LETTER TO THE EDITOR: Target more harmful emissions first

City needs emissions-reduction policies that will have a greater impact, says letter writer

The city can take more meaningful action to address emissions than advocacy for limiting natural gas connections, suggest letter writer. (Black Press file photo)

The city can take more meaningful action to address emissions than advocacy for limiting natural gas connections, suggest letter writer. (Black Press file photo)

To the editor,

Re: City action plan calls for no more new natural gas hookups in B.C., April 6.

While the City of Nanaimo’s focus on eliminating new natural gas connections makes good press, it’s like trying to empty a flooded basement with a teaspoon.

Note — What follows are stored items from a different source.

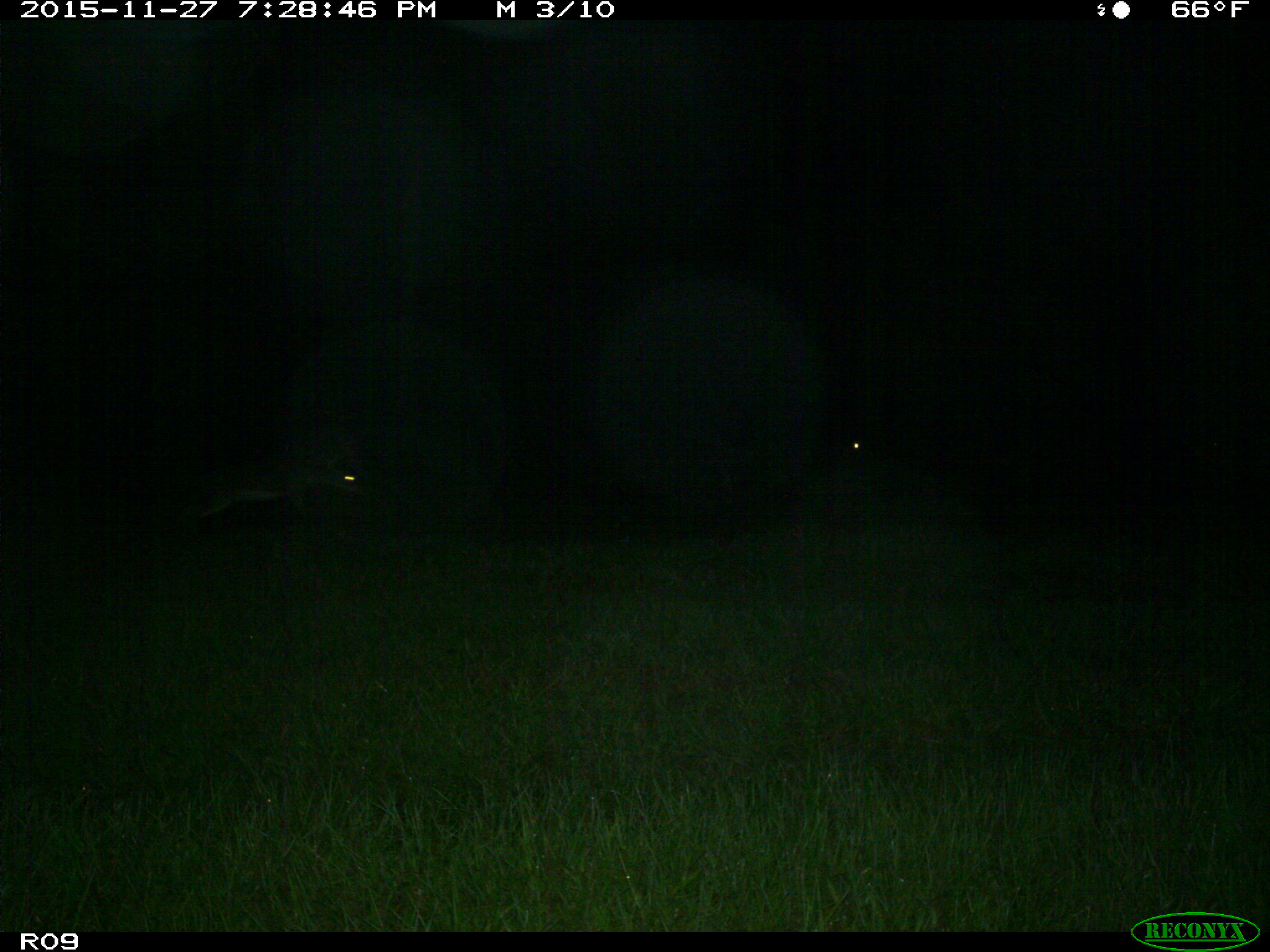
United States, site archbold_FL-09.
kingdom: Animalia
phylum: Chordata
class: Mammalia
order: Artiodactyla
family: Cervidae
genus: Odocoileus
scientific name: Odocoileus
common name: deer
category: unidentified deer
Unidentified deer (deer) (Odocoileus).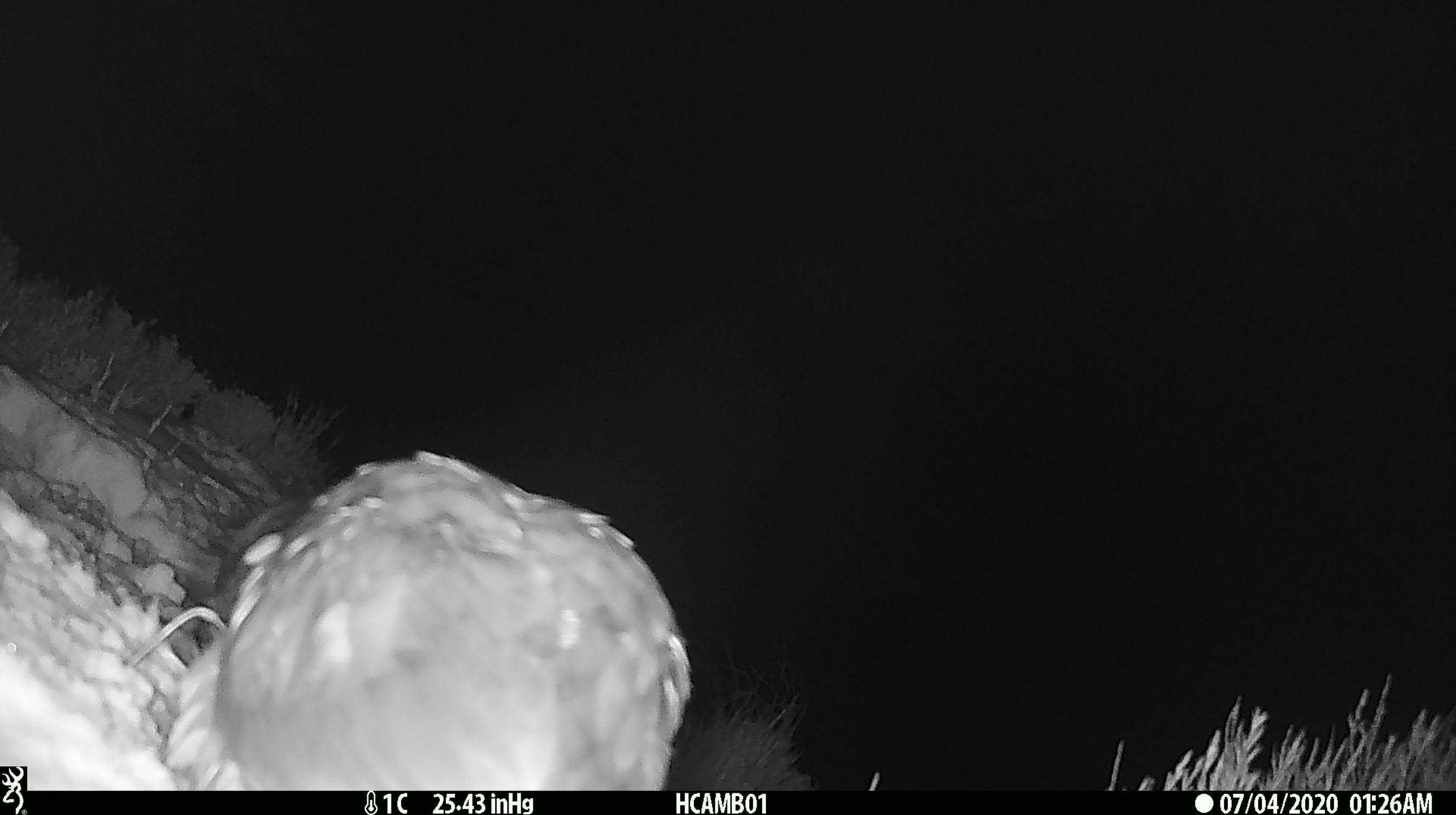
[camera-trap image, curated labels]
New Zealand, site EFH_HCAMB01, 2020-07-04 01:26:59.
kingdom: Animalia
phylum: Chordata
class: Aves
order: Psittaciformes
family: Strigopidae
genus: Nestor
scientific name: Nestor notabilis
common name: kea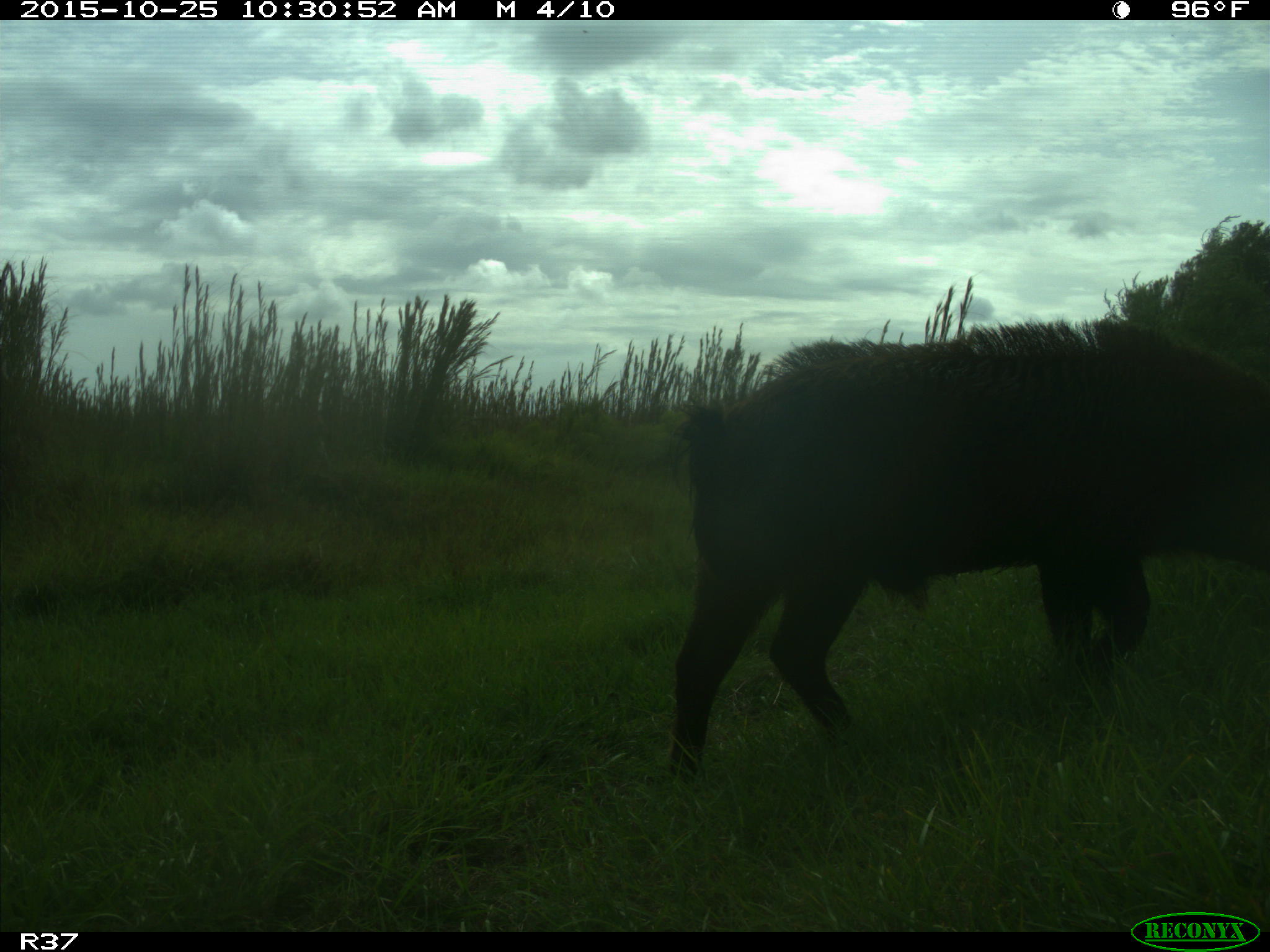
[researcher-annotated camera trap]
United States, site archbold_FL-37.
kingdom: Animalia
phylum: Chordata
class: Mammalia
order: Artiodactyla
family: Suidae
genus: Sus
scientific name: Sus scrofa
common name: wild boar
Sus scrofa (wild boar).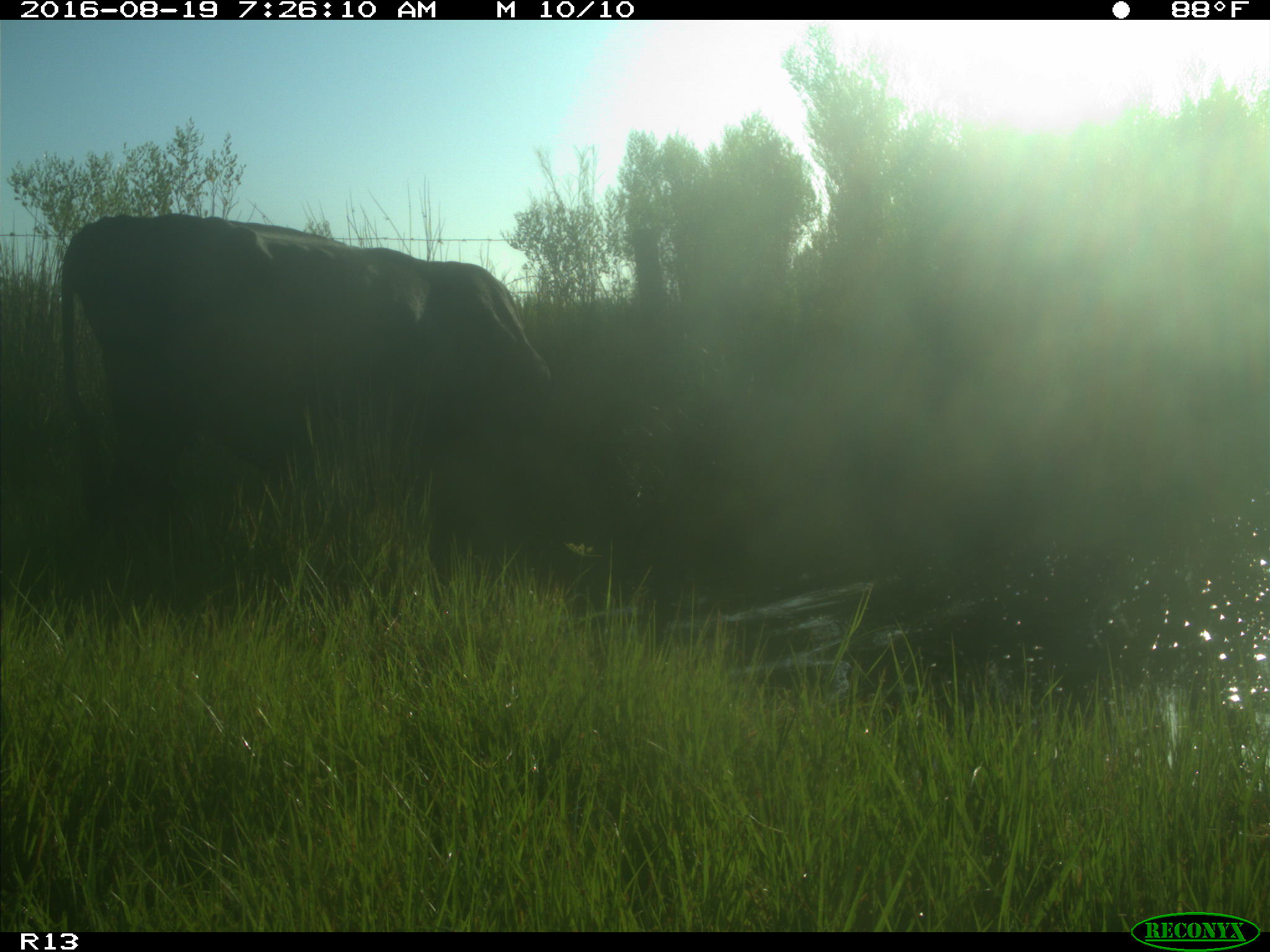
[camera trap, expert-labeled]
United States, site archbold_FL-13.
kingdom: Animalia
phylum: Chordata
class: Mammalia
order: Artiodactyla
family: Bovidae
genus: Bos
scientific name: Bos taurus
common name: domestic cow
Bos taurus (domestic cow).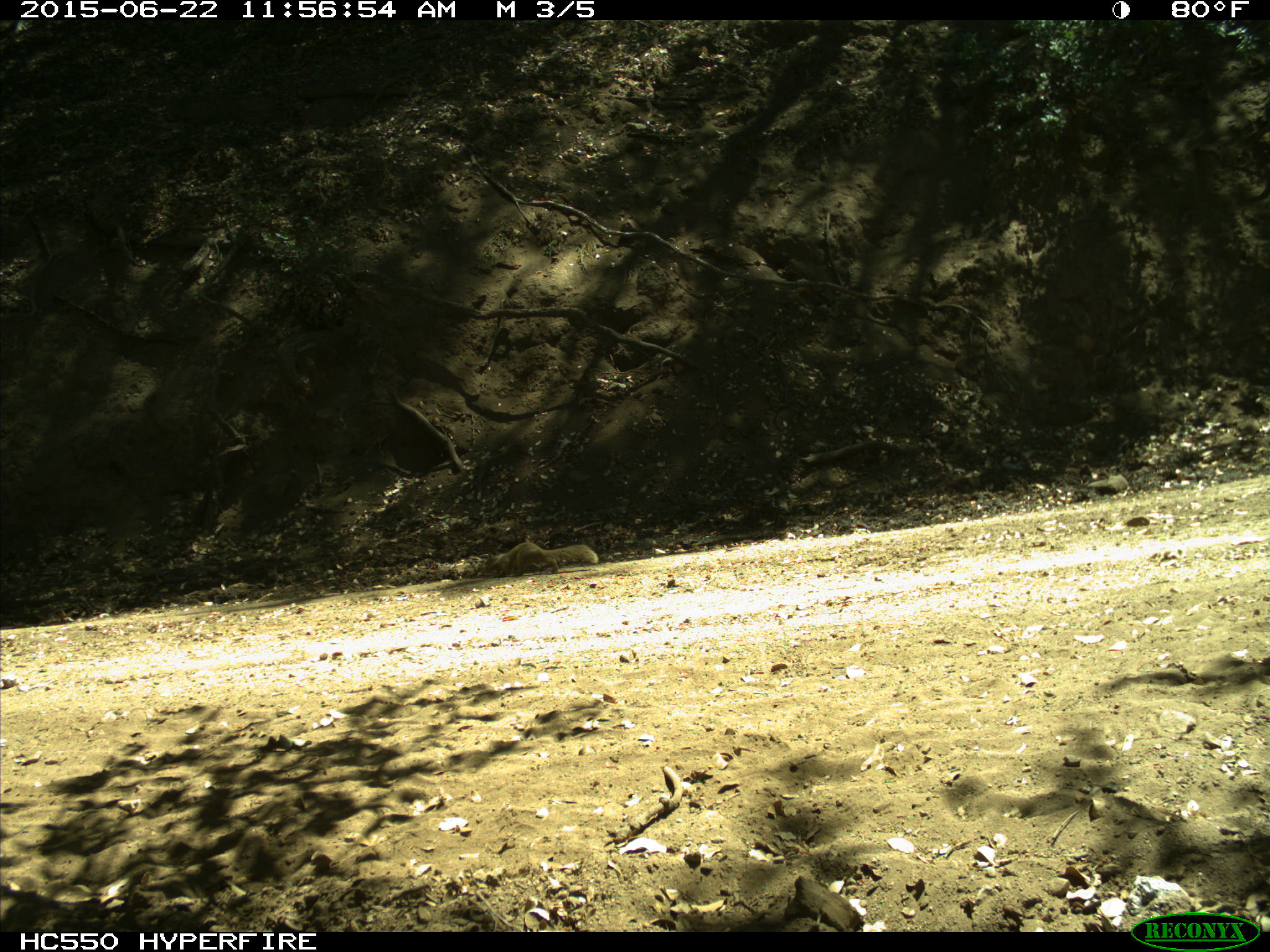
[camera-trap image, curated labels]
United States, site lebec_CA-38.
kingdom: Animalia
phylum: Chordata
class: Mammalia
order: Rodentia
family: Sciuridae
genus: Otospermophilus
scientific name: Otospermophilus beecheyi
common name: california ground squirrel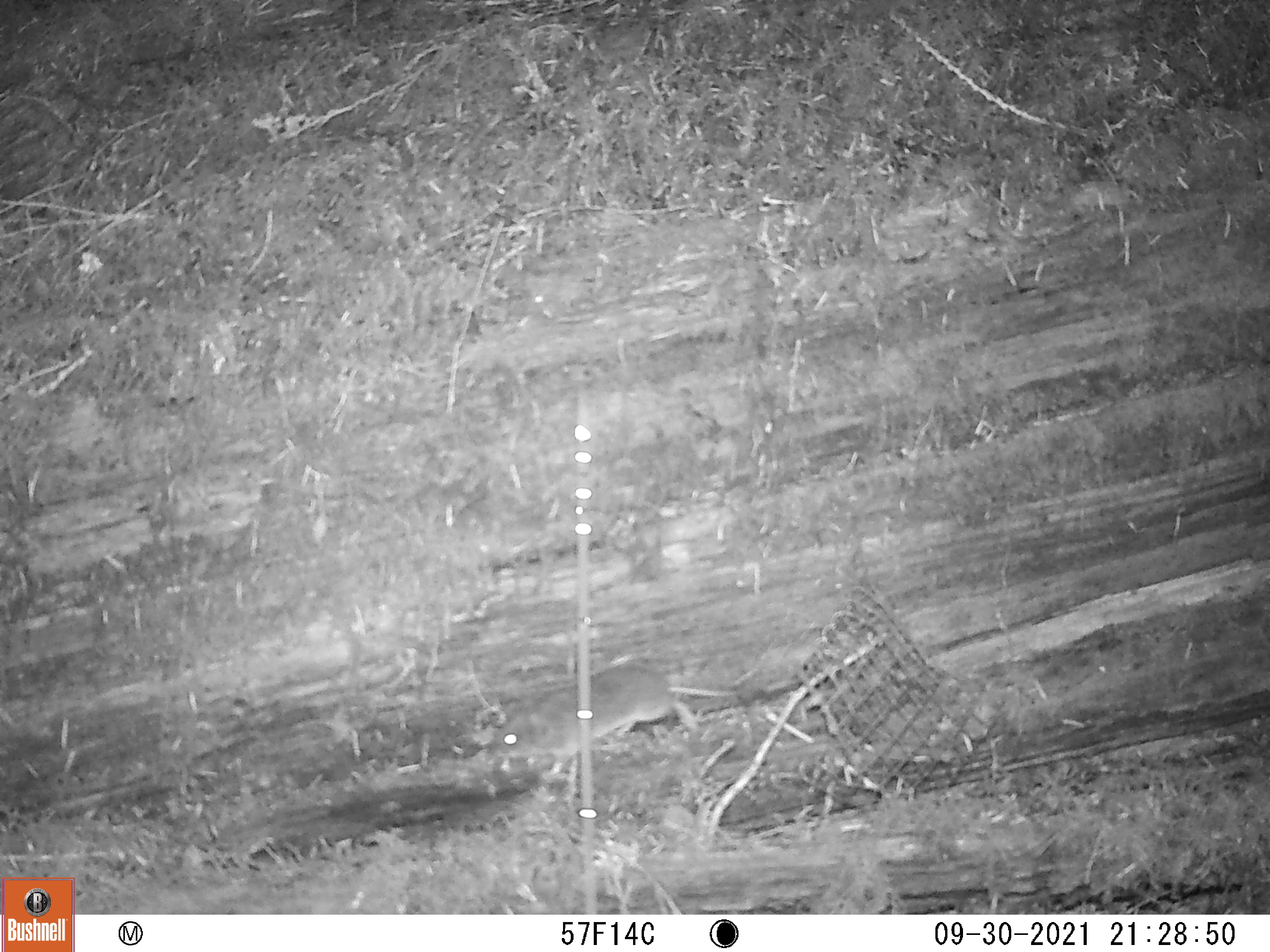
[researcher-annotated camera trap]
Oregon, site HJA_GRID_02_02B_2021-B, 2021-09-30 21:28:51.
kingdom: Animalia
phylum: Chordata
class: Mammalia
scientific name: Mammalia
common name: small mammal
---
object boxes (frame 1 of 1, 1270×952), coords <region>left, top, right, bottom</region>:
small mammal: <region>458, 648, 803, 783</region>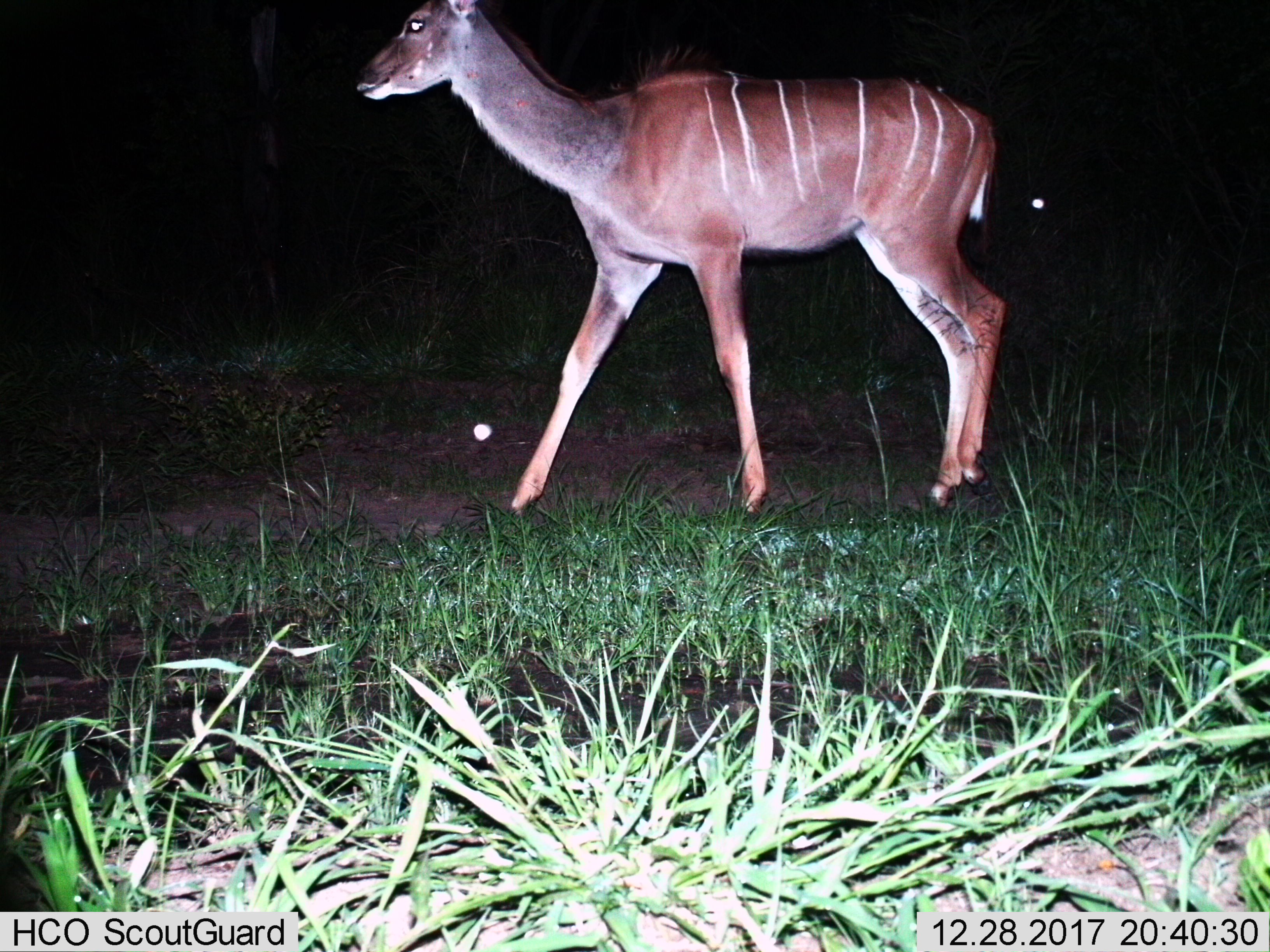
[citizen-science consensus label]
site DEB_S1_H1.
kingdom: Animalia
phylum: Chordata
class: Mammalia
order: Artiodactyla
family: Bovidae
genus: Tragelaphus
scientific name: Tragelaphus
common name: kudu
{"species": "kudu (Tragelaphus)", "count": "1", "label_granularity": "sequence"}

The UN report finds “[GHG] emissions increases from rising global activity levels in industry, energy supply, transport, agriculture, and buildings.” Why is the city not focusing on the thousands of gas or diesel-powered cars and trucks (including its own fleet) that travel Nanaimo streets daily? We know that burning natural gas produces significantly less CO2 and methane than coal or oil, so why is there no talk of limiting new conventional car dealerships or gas stations?

Why does the city continue to approve large high-rises and massive neighbourhoods at the extreme ends of Nanaimo which will be dependent on even more gas or diesel-powered cars and trucks? Where is the focus on large industrial complexes and buildings that rely on fossil fuels for process, transport, and heating?

Lest we think electricity is a panacea, look at the Site C dam. How many hectares of carbon-capturing forest has already been removed and how many more will be removed once the dam is operational? And just what will fuel those gigantic electricity-producing generators anyway? Surely no one needs reminding just how fragile our electrical distribution systems are during a storm?

It’s well past time for significant action on climate change. Instead of picking on vulnerable future homeowners, the city needs to firm up its political resolve and address areas that will have a more meaningful impact. The clock is ticking.